**DATA PROVIDED:**
* * * *
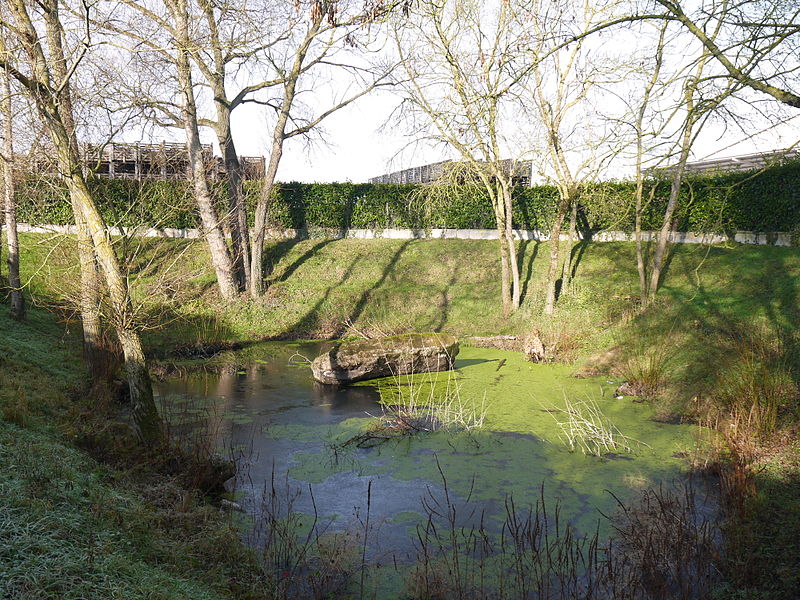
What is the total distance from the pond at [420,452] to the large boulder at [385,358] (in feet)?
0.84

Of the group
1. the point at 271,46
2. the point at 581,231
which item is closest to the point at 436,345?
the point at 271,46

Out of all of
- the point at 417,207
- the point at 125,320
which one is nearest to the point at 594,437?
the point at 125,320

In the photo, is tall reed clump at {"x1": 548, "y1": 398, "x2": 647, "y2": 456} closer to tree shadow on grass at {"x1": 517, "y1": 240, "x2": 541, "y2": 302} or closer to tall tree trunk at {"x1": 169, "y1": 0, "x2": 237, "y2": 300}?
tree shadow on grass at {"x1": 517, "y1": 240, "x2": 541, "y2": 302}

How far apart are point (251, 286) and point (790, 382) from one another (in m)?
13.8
* * * *
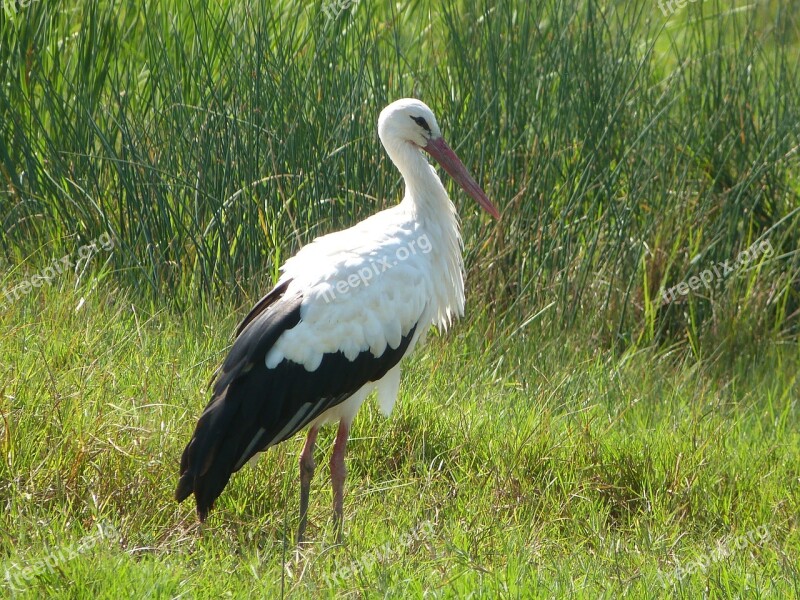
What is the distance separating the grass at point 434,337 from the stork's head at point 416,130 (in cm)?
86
* * * *
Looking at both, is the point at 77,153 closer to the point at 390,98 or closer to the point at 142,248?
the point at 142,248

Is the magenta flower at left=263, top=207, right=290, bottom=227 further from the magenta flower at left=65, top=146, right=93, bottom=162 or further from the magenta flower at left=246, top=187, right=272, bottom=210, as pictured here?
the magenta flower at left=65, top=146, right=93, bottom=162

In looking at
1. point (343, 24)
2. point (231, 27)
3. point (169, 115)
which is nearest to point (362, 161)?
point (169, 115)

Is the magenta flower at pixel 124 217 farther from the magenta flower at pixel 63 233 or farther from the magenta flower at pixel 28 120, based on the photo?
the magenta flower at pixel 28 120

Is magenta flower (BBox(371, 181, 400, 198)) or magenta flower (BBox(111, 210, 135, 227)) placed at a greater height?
* * * *
**SET PROBLEM:** Count the lines of the records above that contain the word "What" and give only that number.

**THE OUTPUT:** 2